Using Immobilized Antibodies (Sepharose Bead Conjugate)

  1. Gently mix and add immobilized bead conjugate (10 µL) to 200 µL cell lysate at 1 mg/mL. Incubate with gentle rocking overnight at 4°C.
  2. Microcentrifuge for 30 sec at 4°C. Wash pellet five times with 500 µL of 1X cell lysis buffer. Keep on ice between washes.
  3. Proceed to analyze by western immunoblotting or kinase activity (Section D).

Using Immobilized Antibodies (Magnetic Bead Conjugate)

  1. Gently mix and add immobilized bead conjugate (10 µL) to 200 µL cell lysate at 1 mg/mL. Incubate with gentle rocking overnight at 4°C.
  2. Pellet magnetic beads by placing the tubes in a magnetic separation rack #14654.
  3. Proceed to analyze by western immunoblotting or kinase activity (Section D).

D. Sample Analysis

Proceed to one of the following specific sets of steps depending on the analysis type.

NOTE: For magnetic bead conjugates, do not centrifuge; instead use a magnetic separation rack #14654.

For Analysis by Western Immunoblotting

  1. Resuspend the pellet with 20-40 µL 3X SDS sample buffer. Vortex, then microcentrifuge for 30 sec.
  2. Heat the sample to 95-100°C for 2-5 min and microcentrifuge for 1 min at 14,000 x g.
  3. Load the sample (15-30 µL) on SDS-PAGE gel.
  4. Analyze the sample by western immunoblotting. Please refer to the Western Immunoblotting Protocol.

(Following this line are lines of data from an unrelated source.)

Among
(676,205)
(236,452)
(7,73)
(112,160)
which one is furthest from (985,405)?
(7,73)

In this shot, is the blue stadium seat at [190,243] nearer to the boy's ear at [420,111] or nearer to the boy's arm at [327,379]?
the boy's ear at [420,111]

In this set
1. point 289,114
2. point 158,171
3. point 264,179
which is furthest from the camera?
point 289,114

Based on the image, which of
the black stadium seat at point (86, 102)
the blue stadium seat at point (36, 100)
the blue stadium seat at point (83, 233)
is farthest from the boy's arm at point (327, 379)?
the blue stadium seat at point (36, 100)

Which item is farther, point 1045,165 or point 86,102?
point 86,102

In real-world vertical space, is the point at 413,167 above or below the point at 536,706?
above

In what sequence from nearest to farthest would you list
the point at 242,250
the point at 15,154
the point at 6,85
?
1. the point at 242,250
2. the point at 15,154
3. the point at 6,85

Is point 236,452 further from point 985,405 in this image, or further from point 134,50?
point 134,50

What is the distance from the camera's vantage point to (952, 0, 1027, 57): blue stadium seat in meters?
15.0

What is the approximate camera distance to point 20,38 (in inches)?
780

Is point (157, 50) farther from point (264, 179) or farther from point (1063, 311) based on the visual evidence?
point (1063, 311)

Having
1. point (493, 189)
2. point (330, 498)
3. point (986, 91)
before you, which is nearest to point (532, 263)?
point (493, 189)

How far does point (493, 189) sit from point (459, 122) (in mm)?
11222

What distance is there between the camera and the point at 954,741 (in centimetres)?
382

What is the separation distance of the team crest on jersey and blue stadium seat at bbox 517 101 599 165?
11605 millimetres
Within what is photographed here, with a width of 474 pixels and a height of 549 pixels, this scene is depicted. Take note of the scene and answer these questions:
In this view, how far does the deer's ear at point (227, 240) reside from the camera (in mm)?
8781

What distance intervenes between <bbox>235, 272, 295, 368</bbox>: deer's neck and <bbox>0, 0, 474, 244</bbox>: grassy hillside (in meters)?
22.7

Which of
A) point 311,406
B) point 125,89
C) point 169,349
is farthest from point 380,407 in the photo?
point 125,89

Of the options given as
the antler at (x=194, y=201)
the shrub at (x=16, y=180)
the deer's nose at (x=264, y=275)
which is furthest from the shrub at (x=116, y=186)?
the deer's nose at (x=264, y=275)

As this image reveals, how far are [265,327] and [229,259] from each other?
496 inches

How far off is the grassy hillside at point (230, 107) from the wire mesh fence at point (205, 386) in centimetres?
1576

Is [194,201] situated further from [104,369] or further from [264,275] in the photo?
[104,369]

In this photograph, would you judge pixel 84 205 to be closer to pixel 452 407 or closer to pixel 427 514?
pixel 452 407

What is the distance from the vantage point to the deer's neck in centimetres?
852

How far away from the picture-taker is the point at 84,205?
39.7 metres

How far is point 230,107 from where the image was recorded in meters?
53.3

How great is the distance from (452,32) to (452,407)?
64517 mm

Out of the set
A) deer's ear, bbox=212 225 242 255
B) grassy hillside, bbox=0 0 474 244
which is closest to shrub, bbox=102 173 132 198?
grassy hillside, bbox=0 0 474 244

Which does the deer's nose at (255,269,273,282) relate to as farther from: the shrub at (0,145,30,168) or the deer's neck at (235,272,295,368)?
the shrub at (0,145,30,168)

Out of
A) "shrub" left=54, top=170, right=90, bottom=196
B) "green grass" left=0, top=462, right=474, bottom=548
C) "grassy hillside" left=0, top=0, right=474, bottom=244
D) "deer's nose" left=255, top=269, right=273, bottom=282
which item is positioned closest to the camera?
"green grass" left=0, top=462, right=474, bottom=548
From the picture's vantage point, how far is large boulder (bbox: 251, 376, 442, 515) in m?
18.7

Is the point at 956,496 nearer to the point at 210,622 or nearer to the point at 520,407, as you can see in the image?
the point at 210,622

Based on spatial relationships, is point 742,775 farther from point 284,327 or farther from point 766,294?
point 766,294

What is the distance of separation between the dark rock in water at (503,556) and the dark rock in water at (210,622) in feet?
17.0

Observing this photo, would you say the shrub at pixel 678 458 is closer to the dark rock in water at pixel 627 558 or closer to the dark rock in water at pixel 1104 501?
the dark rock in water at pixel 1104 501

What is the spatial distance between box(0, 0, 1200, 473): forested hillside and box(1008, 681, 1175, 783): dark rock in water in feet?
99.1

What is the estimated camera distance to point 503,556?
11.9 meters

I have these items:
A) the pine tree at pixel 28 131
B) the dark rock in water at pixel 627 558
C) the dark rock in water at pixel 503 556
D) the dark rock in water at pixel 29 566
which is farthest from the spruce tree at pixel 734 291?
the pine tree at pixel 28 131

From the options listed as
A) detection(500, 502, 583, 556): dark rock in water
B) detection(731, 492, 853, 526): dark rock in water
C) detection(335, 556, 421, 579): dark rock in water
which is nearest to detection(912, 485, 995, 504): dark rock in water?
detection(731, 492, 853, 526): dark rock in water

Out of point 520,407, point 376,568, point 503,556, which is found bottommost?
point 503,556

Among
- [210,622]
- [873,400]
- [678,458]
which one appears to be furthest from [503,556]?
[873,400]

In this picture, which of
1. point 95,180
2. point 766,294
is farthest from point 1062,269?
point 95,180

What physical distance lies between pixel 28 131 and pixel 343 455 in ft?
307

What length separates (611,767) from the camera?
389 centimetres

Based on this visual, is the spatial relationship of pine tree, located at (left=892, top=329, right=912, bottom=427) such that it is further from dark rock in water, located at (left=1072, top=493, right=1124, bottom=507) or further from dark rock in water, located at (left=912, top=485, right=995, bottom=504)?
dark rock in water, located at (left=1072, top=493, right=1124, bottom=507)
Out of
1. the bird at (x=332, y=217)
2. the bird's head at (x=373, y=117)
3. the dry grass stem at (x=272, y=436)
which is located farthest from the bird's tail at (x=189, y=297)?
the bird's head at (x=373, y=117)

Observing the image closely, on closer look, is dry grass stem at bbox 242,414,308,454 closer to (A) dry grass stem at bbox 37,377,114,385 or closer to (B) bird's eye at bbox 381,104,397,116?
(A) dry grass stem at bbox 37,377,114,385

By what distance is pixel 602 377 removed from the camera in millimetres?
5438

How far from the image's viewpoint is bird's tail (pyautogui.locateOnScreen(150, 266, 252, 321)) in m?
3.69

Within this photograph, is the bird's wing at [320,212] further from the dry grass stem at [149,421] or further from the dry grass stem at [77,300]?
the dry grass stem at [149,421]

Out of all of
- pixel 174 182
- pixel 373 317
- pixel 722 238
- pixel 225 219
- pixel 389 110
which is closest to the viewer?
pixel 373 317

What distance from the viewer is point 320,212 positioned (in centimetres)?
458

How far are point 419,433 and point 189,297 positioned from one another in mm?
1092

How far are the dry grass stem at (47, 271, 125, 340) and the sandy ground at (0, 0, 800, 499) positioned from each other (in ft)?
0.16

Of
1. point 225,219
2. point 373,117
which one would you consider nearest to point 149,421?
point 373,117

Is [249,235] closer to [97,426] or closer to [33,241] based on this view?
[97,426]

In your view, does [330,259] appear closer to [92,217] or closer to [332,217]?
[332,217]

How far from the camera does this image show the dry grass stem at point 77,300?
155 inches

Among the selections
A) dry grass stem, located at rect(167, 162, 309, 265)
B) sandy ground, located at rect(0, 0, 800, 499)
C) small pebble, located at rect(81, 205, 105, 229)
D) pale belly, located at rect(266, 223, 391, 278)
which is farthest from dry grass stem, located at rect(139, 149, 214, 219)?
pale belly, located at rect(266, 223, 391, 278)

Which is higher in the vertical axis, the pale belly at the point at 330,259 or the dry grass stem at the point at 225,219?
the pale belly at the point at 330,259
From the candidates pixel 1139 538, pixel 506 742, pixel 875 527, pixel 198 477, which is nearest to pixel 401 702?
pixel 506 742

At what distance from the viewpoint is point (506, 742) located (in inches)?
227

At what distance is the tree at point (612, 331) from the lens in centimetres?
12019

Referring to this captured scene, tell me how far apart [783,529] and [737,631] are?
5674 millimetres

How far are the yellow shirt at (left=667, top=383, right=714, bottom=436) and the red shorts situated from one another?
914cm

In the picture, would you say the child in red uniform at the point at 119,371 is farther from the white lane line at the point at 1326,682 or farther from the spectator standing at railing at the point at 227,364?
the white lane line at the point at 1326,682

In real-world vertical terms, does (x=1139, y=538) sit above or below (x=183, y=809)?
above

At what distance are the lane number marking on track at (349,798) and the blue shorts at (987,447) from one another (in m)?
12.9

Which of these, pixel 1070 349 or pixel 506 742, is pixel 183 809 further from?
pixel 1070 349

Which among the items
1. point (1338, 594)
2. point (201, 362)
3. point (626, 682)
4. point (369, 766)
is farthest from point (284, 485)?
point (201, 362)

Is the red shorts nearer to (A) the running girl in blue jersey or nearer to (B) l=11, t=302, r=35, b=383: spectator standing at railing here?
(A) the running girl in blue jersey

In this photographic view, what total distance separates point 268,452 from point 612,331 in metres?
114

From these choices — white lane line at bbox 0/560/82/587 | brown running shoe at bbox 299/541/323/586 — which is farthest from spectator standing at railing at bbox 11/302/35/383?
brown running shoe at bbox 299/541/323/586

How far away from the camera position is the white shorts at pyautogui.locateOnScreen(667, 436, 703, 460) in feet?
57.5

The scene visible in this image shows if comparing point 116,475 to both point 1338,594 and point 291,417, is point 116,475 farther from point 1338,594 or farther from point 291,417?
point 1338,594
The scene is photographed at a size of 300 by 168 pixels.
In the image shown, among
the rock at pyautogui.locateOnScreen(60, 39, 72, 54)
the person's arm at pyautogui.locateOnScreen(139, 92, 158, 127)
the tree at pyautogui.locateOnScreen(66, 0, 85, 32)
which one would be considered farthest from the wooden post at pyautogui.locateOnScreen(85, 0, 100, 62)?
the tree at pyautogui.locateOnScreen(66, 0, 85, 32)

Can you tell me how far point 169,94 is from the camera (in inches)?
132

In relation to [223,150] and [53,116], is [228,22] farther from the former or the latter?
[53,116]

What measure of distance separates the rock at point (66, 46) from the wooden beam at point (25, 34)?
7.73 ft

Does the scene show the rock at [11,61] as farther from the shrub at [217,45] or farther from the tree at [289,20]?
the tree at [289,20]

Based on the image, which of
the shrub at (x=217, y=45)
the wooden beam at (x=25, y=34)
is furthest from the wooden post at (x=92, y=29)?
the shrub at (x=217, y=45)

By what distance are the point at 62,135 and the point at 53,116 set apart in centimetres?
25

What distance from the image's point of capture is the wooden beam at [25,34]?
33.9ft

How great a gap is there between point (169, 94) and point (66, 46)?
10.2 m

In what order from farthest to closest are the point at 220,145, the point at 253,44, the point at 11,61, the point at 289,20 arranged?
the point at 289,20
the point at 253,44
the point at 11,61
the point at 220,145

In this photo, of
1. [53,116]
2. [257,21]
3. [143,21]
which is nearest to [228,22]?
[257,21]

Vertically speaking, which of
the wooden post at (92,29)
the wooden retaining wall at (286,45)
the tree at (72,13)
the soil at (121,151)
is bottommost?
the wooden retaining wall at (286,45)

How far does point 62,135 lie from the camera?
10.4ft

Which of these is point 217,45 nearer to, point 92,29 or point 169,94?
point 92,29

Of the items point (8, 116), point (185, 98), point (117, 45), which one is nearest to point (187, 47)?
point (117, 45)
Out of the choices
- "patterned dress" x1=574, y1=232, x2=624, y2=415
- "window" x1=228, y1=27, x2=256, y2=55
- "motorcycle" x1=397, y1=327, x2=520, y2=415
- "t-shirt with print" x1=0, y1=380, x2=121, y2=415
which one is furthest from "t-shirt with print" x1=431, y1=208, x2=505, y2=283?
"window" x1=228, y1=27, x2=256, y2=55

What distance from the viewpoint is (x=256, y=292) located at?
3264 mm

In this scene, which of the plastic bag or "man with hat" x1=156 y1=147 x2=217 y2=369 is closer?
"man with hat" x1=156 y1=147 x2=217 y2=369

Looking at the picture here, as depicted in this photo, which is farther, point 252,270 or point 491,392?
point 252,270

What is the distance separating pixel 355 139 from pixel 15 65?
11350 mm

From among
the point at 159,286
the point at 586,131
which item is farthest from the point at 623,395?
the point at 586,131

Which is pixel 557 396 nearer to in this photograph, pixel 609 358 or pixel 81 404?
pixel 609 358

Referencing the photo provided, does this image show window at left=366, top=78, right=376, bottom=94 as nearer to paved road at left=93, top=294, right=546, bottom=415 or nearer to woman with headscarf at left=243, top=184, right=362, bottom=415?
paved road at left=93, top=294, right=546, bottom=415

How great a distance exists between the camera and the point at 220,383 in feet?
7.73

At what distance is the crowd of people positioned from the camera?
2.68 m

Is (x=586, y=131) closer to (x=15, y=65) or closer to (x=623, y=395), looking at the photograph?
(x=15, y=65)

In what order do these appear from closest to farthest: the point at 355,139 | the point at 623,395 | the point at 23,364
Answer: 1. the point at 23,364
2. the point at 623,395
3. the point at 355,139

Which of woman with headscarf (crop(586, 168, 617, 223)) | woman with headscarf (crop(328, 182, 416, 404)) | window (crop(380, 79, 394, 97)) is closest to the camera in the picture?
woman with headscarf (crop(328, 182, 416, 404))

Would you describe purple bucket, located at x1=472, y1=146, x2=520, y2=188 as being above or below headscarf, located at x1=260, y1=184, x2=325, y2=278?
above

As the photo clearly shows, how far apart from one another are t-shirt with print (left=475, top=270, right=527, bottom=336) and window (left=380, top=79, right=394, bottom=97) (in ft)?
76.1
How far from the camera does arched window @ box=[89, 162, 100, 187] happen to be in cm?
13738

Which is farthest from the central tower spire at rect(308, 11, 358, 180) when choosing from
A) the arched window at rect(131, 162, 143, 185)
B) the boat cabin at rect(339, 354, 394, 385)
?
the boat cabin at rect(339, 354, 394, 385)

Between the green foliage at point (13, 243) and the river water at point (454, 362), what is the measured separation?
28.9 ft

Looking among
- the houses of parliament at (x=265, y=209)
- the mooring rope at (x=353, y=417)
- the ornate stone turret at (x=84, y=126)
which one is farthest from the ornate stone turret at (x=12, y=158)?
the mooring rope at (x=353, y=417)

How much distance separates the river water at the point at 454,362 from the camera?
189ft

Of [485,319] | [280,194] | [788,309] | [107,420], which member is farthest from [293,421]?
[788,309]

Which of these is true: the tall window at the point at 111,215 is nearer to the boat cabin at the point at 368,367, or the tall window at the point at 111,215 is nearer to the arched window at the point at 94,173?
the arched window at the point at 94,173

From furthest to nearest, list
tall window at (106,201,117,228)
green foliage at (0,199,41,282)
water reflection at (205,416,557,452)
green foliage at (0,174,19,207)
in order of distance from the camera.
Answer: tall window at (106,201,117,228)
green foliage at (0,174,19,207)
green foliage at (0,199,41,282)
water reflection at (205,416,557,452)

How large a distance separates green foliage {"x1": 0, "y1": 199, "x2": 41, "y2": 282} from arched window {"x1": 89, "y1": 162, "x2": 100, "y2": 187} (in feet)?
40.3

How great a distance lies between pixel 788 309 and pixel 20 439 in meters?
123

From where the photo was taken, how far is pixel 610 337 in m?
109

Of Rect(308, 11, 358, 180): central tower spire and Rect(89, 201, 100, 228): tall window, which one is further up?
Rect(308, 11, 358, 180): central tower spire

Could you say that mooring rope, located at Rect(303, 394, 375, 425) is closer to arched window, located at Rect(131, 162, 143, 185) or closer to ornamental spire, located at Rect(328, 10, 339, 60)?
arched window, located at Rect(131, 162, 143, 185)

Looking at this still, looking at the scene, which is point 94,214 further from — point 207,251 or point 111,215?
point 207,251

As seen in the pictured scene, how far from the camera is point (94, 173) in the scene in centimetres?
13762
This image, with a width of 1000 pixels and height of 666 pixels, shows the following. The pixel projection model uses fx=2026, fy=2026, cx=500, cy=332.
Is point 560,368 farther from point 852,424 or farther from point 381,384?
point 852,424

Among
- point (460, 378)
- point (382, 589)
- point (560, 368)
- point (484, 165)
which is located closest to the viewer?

NOTE: to minimize masking of target bands produced by denatured heavy chains or interference produced by denatured light chains, the following secondaries are suggested:

For proteins with molecular weights at approximately 50 kDa:

Mouse Anti-rabbit IgG (Light-Chain Specific) (D4W3E) mAb #45262

Mouse Anti-Rabbit IgG (Light-Chain Specific) (D4W3E) mAb (HRP Conjugate) #93702

Mouse Anti-rabbit IgG (Conformation Specific) (L27A9) mAb #3678

Mouse Anti-rabbit IgG (Conformation Specific) (L27A9) mAb (HRP Conjugate) #5127

For proteins with molecular weights at approximately 25 kDa:

Mouse Anti-rabbit IgG (Conformation Specific) (L27A9) mAb #3678

Mouse Anti-rabbit IgG (Conformation Specific) (L27A9) mAb (HRP Conjugate) #5127

For Analysis by Kinase Assay

  1. Wash the pellet twice with 500 µL 1X kinase buffer. Keep on ice.
  2. Resuspend the pellet in 40 µL 1X kinase buffer supplemented with 200 µM ATP and appropriate substrate.
  3. Incubate for 30 min at 30°C.
  4. Terminate reaction with 20 µL 3X SDS sample buffer. Vortex, then microcentrifuge for 30 sec.
  5. Transfer supernatant containing phosphorylated substrate to another tube.
  6. Heat the sample to 95-100°C for 2-5 min, then microcentrifuge for 1 min at 14,000 x g.
  7. Load the sample (15-30 µL) on SDS-PAGE gel.